# DATA FOR ANALYSIS
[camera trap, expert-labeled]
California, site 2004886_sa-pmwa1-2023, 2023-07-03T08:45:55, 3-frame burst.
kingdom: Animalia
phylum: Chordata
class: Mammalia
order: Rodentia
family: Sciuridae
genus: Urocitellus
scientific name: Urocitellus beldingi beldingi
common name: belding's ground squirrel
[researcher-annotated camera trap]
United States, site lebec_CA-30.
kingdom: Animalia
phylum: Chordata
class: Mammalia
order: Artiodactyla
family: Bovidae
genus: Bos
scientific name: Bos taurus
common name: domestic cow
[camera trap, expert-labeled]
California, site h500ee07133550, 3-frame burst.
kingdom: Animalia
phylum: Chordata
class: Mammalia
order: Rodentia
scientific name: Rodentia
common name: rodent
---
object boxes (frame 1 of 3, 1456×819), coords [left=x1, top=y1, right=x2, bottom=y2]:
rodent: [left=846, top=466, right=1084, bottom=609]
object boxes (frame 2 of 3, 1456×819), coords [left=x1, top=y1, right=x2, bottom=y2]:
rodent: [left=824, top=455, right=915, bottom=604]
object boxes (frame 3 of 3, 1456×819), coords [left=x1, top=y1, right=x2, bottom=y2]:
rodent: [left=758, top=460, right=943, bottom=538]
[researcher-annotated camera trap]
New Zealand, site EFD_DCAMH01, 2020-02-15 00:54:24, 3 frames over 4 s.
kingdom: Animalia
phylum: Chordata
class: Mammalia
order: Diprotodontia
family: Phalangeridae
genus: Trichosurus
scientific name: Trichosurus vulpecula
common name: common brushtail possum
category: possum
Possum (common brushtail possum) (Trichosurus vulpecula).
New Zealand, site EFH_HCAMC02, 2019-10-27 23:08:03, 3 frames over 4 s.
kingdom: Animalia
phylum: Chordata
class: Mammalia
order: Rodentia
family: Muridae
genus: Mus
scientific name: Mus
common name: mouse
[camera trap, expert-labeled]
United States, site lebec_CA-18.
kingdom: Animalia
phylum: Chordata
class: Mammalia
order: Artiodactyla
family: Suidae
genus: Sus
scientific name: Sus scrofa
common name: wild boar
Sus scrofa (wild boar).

# TASK DIRECTIONS
Retype every record above exactly as it appears.

# EXERCISE ANSWER
[camera trap, expert-labeled]
California, site 2004886_sa-pmwa1-2023, 2023-07-03T08:45:55, 3-frame burst.
kingdom: Animalia
phylum: Chordata
class: Mammalia
order: Rodentia
family: Sciuridae
genus: Urocitellus
scientific name: Urocitellus beldingi beldingi
common name: belding's ground squirrel
[researcher-annotated camera trap]
United States, site lebec_CA-30.
kingdom: Animalia
phylum: Chordata
class: Mammalia
order: Artiodactyla
family: Bovidae
genus: Bos
scientific name: Bos taurus
common name: domestic cow
[camera trap, expert-labeled]
California, site h500ee07133550, 3-frame burst.
kingdom: Animalia
phylum: Chordata
class: Mammalia
order: Rodentia
scientific name: Rodentia
common name: rodent
---
object boxes (frame 1 of 3, 1456×819), coords [left=x1, top=y1, right=x2, bottom=y2]:
rodent: [left=846, top=466, right=1084, bottom=609]
object boxes (frame 2 of 3, 1456×819), coords [left=x1, top=y1, right=x2, bottom=y2]:
rodent: [left=824, top=455, right=915, bottom=604]
object boxes (frame 3 of 3, 1456×819), coords [left=x1, top=y1, right=x2, bottom=y2]:
rodent: [left=758, top=460, right=943, bottom=538]
[researcher-annotated camera trap]
New Zealand, site EFD_DCAMH01, 2020-02-15 00:54:24, 3 frames over 4 s.
kingdom: Animalia
phylum: Chordata
class: Mammalia
order: Diprotodontia
family: Phalangeridae
genus: Trichosurus
scientific name: Trichosurus vulpecula
common name: common brushtail possum
category: possum
Possum (common brushtail possum) (Trichosurus vulpecula).
New Zealand, site EFH_HCAMC02, 2019-10-27 23:08:03, 3 frames over 4 s.
kingdom: Animalia
phylum: Chordata
class: Mammalia
order: Rodentia
family: Muridae
genus: Mus
scientific name: Mus
common name: mouse
[camera trap, expert-labeled]
United States, site lebec_CA-18.
kingdom: Animalia
phylum: Chordata
class: Mammalia
order: Artiodactyla
family: Suidae
genus: Sus
scientific name: Sus scrofa
common name: wild boar
Sus scrofa (wild boar).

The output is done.